A New Way of Thinking About Retirement ‘Plans’

Mike Sasso, with Portfolio Evaluations, and a professor at Boston University, explained a new way of thinking to get plan sponsors to focus on retirement income for participants.

Mike Sasso, partner and co-founder of Portfolio Evaluations told attendees of the 2019 Plan Sponsor Council of America’s Annual Conference that defined contribution retirement plans are not “plans.” Rather, he said, they are savings vehicles.

He said he doesn’t think a new fiduciary safe harbor for selecting annuity providers is going to open the floodgates of plan sponsors adopting annuity options in their plans. But, plan sponsors are having conversations about the purpose of their defined contribution (DC) plans, and how to help employees establish a source of retirement income. “This is one reason more plan sponsors want employees to keep their assets in the plan after retirement,” he said. He added that offering installments as a distribution option in the DC plan is a “no-brainer” for plan sponsors.

Dr. Zvi Bodie, the Norman and Adele Barron professor of management at Boston University, told conference attendees that in order to help participants with retirement income, plan sponsors must turn their thinking to life cycle finances. Instead of looking at wealth accumulation, the gauge should be a standard of living over a lifetime.

“An income goal is different from a wealth goal,” he said. “The risk to be addressed should be the income shortfall, not returns on investments.” He added that diversification should not be the only risk management technique in DC plans. There should be hedging—eliminating the downside by eliminating the upside—and insurance—eliminating the downside for and insuring the upside for a premium.

“We want to add to Social Security inflation-protected income for participants,” Bodie said. “Annuitization with inflation protection should be the default distribution option, with the ability to opt out.”

Bodie presented 10 key design principles for DC plan sponsors:

● Set replacement income as the goal for retirement;

● Address risks relevant to the goal: income shortfall, not return volatility;

● Deliver an asset allocation strategy to manage retirement income risk;

● Make efficient use of all dedicated retirement assets;

● Offer personalization based on one’s retirement account characteristics;

● Take account of changes in both market and personal circumstances;

● Be effective even for those who are completely unengaged;

● Supply only meaningful information and offer actionable choices to improve outlook;

● Offer robust, scalable and low cost investment strategies; and

● Offer seamless transition and payout flexibility at retirement.
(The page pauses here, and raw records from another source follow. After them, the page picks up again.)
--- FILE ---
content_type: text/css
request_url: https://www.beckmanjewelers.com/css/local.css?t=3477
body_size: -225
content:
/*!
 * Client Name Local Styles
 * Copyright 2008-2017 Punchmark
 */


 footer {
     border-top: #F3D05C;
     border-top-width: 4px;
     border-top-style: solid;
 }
Bodie compared the evaluation of the income shortfall to that of evaluating funding shortfalls in defined benefit (DB) plans. A certain replacement income in order to achieve the standard of living a participant wants in retirement is the goal, and the plan should use dynamic strategies, as DB plans use liability-driven investing (LDI), to close any shortfall and achieve the replacement income goal. “LDI in a DC plan is the funded ratio of each participant’s goal,” he said.

Bodie pointed out that target-date funds (TDFs) do not take into account the short- and long-term risks of stocks. The allocation should be adjusted over time. “TDF glide paths are pre-determined no matter what happens. That’s nuts!” Brodie exclaimed. “TDFs should be more dynamic.”
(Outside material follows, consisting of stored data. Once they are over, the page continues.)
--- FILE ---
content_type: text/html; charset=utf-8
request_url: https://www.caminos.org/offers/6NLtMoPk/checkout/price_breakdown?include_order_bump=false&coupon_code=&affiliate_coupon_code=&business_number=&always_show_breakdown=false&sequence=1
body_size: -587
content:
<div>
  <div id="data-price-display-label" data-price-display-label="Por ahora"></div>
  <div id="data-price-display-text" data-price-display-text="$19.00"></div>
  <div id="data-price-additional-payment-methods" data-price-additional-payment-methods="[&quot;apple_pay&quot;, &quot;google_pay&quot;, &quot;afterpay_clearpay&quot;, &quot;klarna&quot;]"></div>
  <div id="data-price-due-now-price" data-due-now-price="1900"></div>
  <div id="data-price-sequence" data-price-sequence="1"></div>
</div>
Louis Belluci, associate director of U.S. equity indices at Standard & Poor’s Dow Jones Indices, told attendees he is seeing an evolution in TDFs. “When considering the goal is retirement income, more TDF managers are considering a glidepath that moves from mostly global equities to mostly global bonds ad then at retirement switches to more secure investment vehicles, such as Treasury inflation-protected securities (TIPS),” he said. “It’s more like an LDI glidepath.”